Sedangkan argumen mikro memandang pentingnya sebagai individual.

Perilaku yang tidak etis akan menyebabkan menurunnya kinerja dalam jangka
panjang. Perilaku yang sesuai dengan etika (Ethical Behavior) adalah perilaku yang
sesuai dengan peraturan (rules) atau standar untuk melakukan sesuatu pekerjaan yang
benar atau sesuai dengan moralitas (morality).
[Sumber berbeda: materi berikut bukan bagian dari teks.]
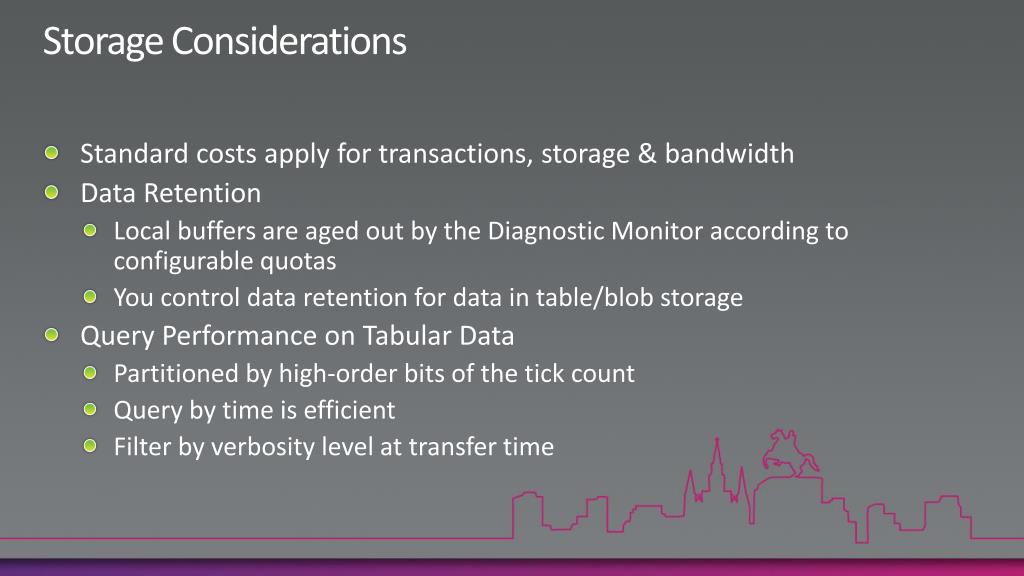 Storage Considerations

Standard costs apply for transactions, storage & bandwidth

Data Retention

Local buffers are aged out by the Diagnostic Monitor according to configurable quotas

You control data retention for data in table/blob storage

Query Performance on Tabular Data

Partitioned by high-order bits of the tick count

Query by time is efficient

Filter by verbosity level at transfer time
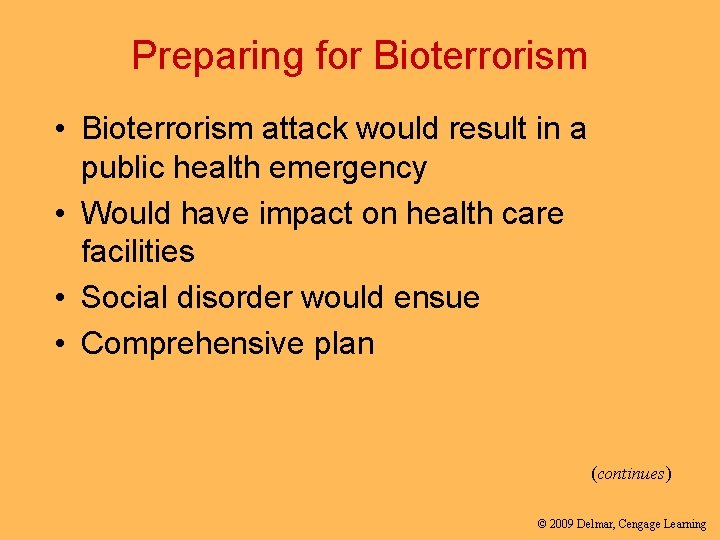 Preparing for Bioterrorism

• Bioterrorism attack would result in a public health emergency
• Would have impact on health care facilities
• Social disorder would ensue
• Comprehensive plan

(continues)

© 2009 Delmar, Cengage Learning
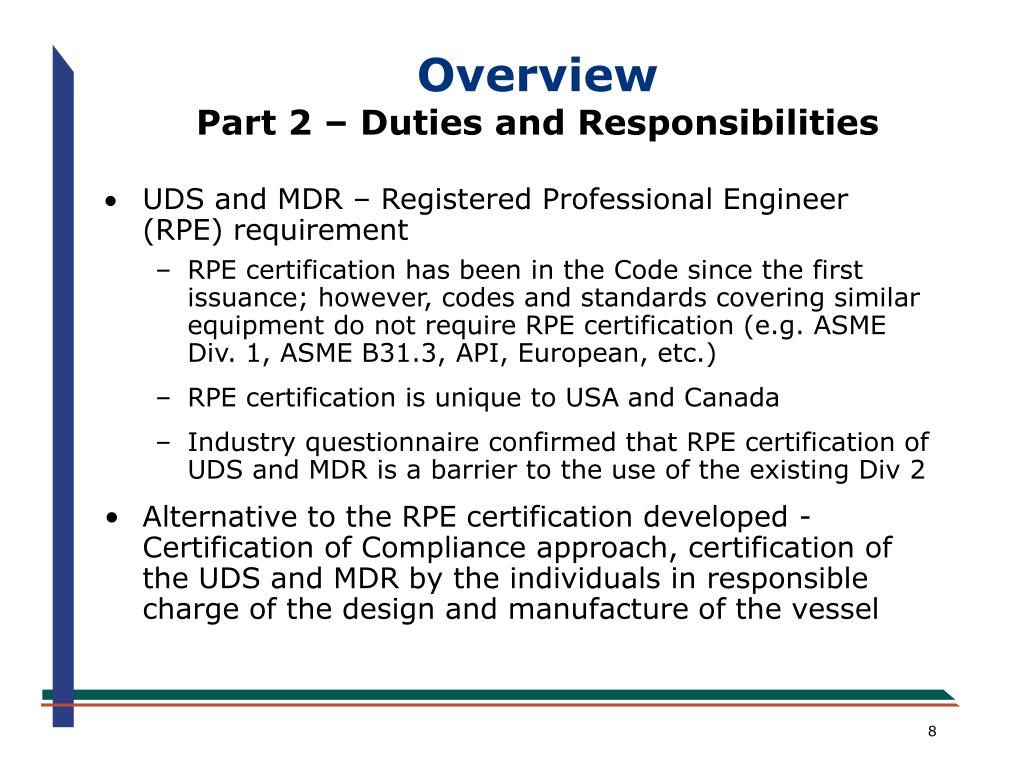 Overview
Part 2 – Duties and Responsibilities

• UDS and MDR – Registered Professional Engineer (RPE) requirement
– RPE certification has been in the Code since the first issuance; however, codes and standards covering similar equipment do not require RPE certification (e.g. ASME Div. 1, ASME B31.3, API, European, etc.)
– RPE certification is unique to USA and Canada
– Industry questionnaire confirmed that RPE certification of UDS and MDR is a barrier to the use of the existing Div 2

• Alternative to the RPE certification developed - Certification of Compliance approach, certification of the UDS and MDR by the individuals in responsible charge of the design and manufacture of the vessel

8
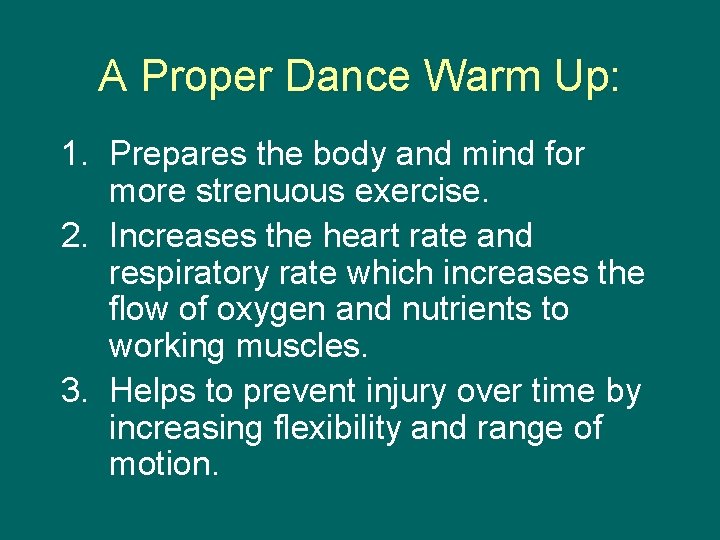 A Proper Dance Warm Up:

1. Prepares the body and mind for more strenuous exercise.
2. Increases the heart rate and respiratory rate which increases the flow of oxygen and nutrients to working muscles.
3. Helps to prevent injury over time by increasing flexibility and range of motion.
Etika dapat diartikan seperangkat
aturan yang menjadi pedoman atau standar bagi setiap orang atau masyarakat apakah
suatu tindakan adalah benar dan salah atau baik dan buruk.

B. Saran

Saran Yang dapat kami sampaikan adalah tiap – tiap pemimpin bisa dengan lebih
memamhami dan mendasari suatu kebijakan dengan fondasi hukum yang berlaku
ditengah – tengah masyarakat tanpa melupakan etika yang ada untuk memastikan
kebijakan tersebut dapat berjalan seperti yang telah direncanakan.
Daftar Pustaka

Abuddin Nata, 2012, Akhlak Tasawuf dan Karakter Mulia, Jakarta: Raja Grafindo.
K. Bertenz, 2007, Etika, Jakarta: PT Gramedia Pustaka Utama.
Muhammad Alfan, 2011, Filsafat Etika Islam, Bandung: CV Pustaka Setia.

Hamzah Ya’kub, 1993, Etika Islam: Pembinaan Akhlakul Karimah, Bandung: CV,
Diponegoro.

Choirul Huda, 1997, Etika Bisnis Islam, Jakarta: Majalah Ulumul Qur’an.

Titik Triwulan Tutik, 2014, Hukum Perdata dalam Sistem Hukum Nasional, Jakarta:
Kencana.

Satjipto Raharjo,1980 Hukum dan Masyarakat, Bandung: Angkasa.


Ishaq, 2008, Dasar-Dasar Ilmu Hukum Jakarta: Sinar Grafika.
Sudikno Mertokusumo, 2008, Mengenal Hukum: Suatu Pengantar, Yogyakarta:
Liberty.
Kansil, 2011, Pengantar Ilmu Hukum Indonesia, Jakarta: Rineka Cipta.